3 min read

Deploying to Vercel vs Fly.io: Which Should You Pick?

  • #comparison
  • #tooling

Both show up constantly in side-project deploy conversations, and they solve fairly different problems. Picking wrong doesn’t usually break your project, but it does mean fighting the platform instead of your code for months without noticing that’s what’s happening.

Vercel: you don’t think about servers

It inspects your package.json, figures out you’re running Next.js, Astro, or SvelteKit, and deploys with zero configuration. Push to a branch, get a URL. Open a PR, get a preview URL automatically. Serverless and edge functions are first-class here, not bolted on.

For anything mostly request/response, a blog, a CRUD app, an API reading and writing per request, this is about as frictionless as deploying gets.

Where it falls apart: anything needing a persistent connection. WebSockets, background jobs, a process that needs to stay warm in memory, all of it fights a model built for functions that spin up, respond, and disappear. You end up reaching for a separate service for that one piece, and now your “simple” deploy has two moving parts anyway.
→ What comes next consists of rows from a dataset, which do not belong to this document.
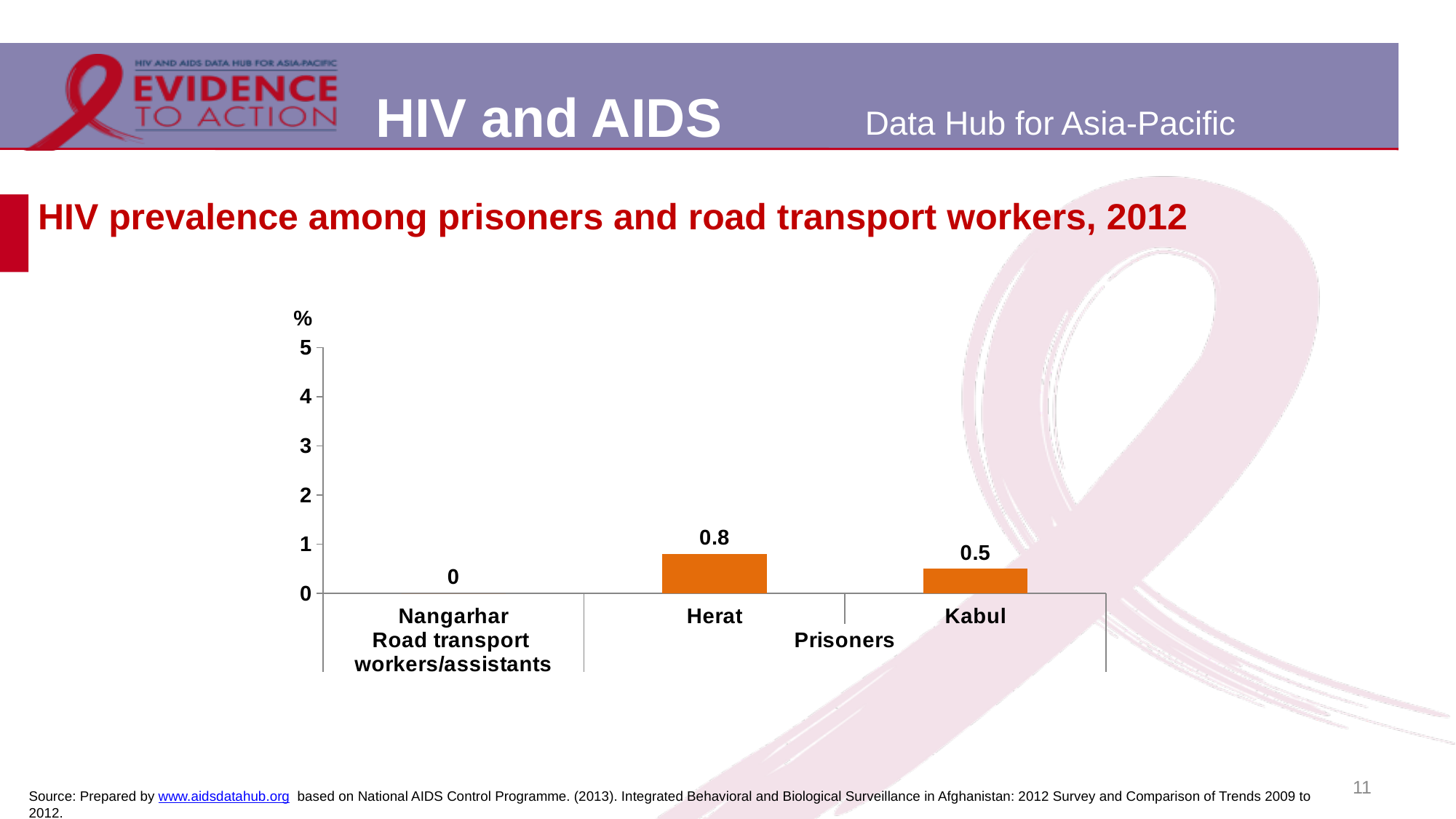
What is the HIV prevalence value shown for Kabul? 0.5 What is the difference between the values for Herat and Kabul? 0.3 What is the HIV prevalence value shown for Nangarhar? 0 What kind of chart is shown on the slide? bar chart What is the HIV prevalence value shown for Herat? 0.8 Which has a larger value, Herat or Kabul? Herat Which category has the highest HIV prevalence value? Herat Which group do the Herat and Kabul bars belong to? Prisoners Which category has the lowest HIV prevalence value? Nangarhar What is the title of the chart? HIV prevalence among prisoners and road transport workers, 2012 How many categories are shown on the x axis? 3 Is the value for Herat greater or less than 1? less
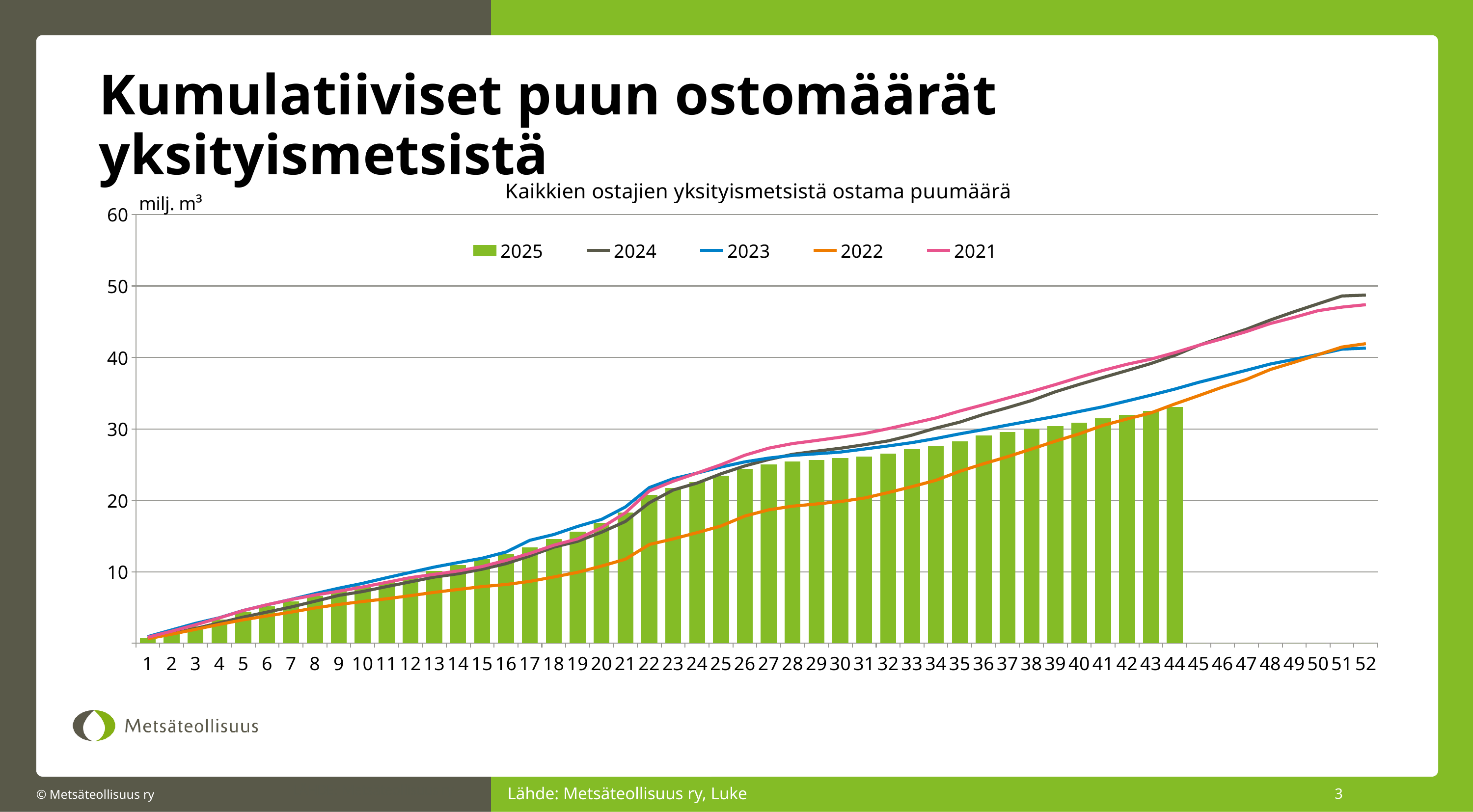
Is the 2021 value at week 52 greater or less than 40? greater How many series does the legend list? 5 Which series is drawn as bars rather than a line? 2025 What kind of chart is shown on the slide? A combined bar and line chart Up to which week do the 2025 bars extend? 44 What is the unit shown on the vertical axis? milj. m³ Is the 2024 value at week 52 greater or less than 50? less At week 30, which series has the lowest value? 2022 Is the 2025 value at week 44 greater or less than 30? greater Do the cumulative values rise or fall along the x axis for each series? Rise At week 52, which is higher: the 2024 line or the 2022 line? 2024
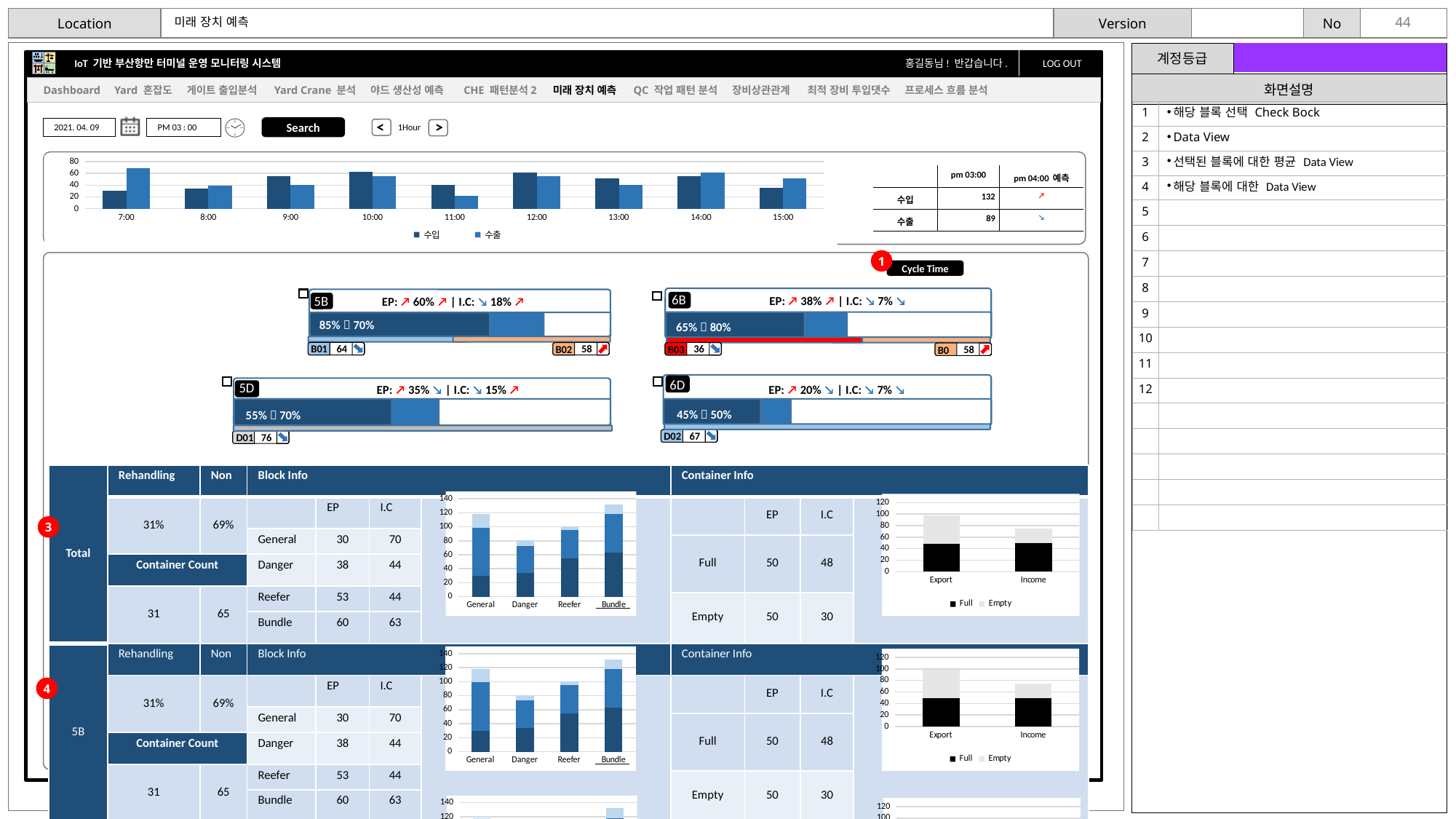
In the top hourly chart, at which hour is the 수출 bar highest? 7:00 What kind of chart is the hourly chart at the top of the dashboard (7:00 to 15:00)? bar chart In the top hourly chart, is the 수출 value at 11:00 greater or less than 40? less How many hour categories are shown on the x axis of the top hourly chart? 9 How many series does the legend of the top hourly chart list? 2 In the Container Info chart in the Total row, which series does the legend list? Full, Empty In the Block Info chart in the Total row, which category has the shortest stacked bar? Danger In the top hourly chart, which is larger at 11:00, 수입 or 수출? 수입 In the top hourly chart, is the 수출 value at 7:00 greater or less than 60? greater In the top hourly chart, which is larger at 7:00, 수입 or 수출? 수출 In the Block Info chart in the Total row, which category has the tallest stacked bar? Bundle In the Block Info chart in the Total row, how many categories are on the x axis? 4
Fly.io: it’s just a real machine

Fly runs your Dockerfile as an actual persistent (or scale-to-zero) machine in a region near your users. WebSockets, cron-style workers, stateful processes all just work, because under the hood this is close to a traditional VPS. A minimal fly.toml looks like this:

app = "my-app"
primary_region = "ord"

[http_service]
  internal_port = 8080
  force_https = true
  auto_stop_machines = true
  auto_start_machines = true
  min_machines_running = 0

fly deploy builds the Dockerfile, ships it, and you have a running container. min_machines_running = 0 is what gets you scale-to-zero: no traffic, no machine, no bill, at the cost of a cold start on the next request.

You manage more of the stack yourself, though. No automatic framework detection, no zero-config preview deploys, and you own graceful restarts and health checks that Vercel handles invisibly. None of it is hard. It’s just work Vercel doesn’t ask you to do, and work you’ll forget you signed up for until a bad deploy takes the whole thing down with no health check to catch it.

Logs and debugging when something breaks

Vercel’s logs are per-invocation and only stick around briefly on the free tier, fine for catching an error right after it happens, less fine for digging into something that happened three days ago. Fly’s logs come from fly logs, streaming straight from the machine, and behave much more like tailing logs on a server you SSH into, because that’s essentially what it is. If you’re the kind of person who wants to grep through yesterday’s logs at 1am, Fly’s model matches that instinct better. If you mostly rely on error tracking (Sentry or similar) instead of raw logs anyway, this difference barely matters in practice.

The part that actually decides it

Forget the feature matrix. Ask one question: does anything in this project need to hold a connection open? If yes, that piece goes on Fly regardless of what else you’re using, because forcing a persistent connection through a serverless model is the single most common way people fight Vercel instead of their code. If no, Vercel wins on convenience alone and there’s no real argument for Fly.

Cost shakes out differently too: Vercel scales with invocations and bandwidth, which handles spiky traffic gracefully but makes a viral moment expensive in a way you can’t predict in advance. Fly bills per machine, closer to a traditional server bill, predictable but flat whether you get ten visitors or ten thousand, up until a machine actually falls over under load and you have to add another one.

Preview deploys are the other thing people underrate when comparing these. Vercel’s per-PR URL is free and automatic; on Fly you’d script something similar with a GitHub Actions workflow that spins up a temporary app per branch and tears it down on merge, which is doable but is now a piece of infrastructure you own and have to keep working. If your team leans on preview links for review, that’s a real point in Vercel’s favor that doesn’t show up on a feature comparison table.

Plenty of side projects end up running both, Vercel for the app shell, Fly for the one component that needs a real machine underneath it. That’s not a compromise. It’s each platform doing the one job it’s actually built for.

My own default is Vercel, and it’s not close. Next.js is my go-to frontend framework for side projects these days, and Vercel is optimized for exactly that pairing in a way no other host quite matches. I only reach for Fly when a specific project has a piece that genuinely needs a persistent connection, not as a default starting point.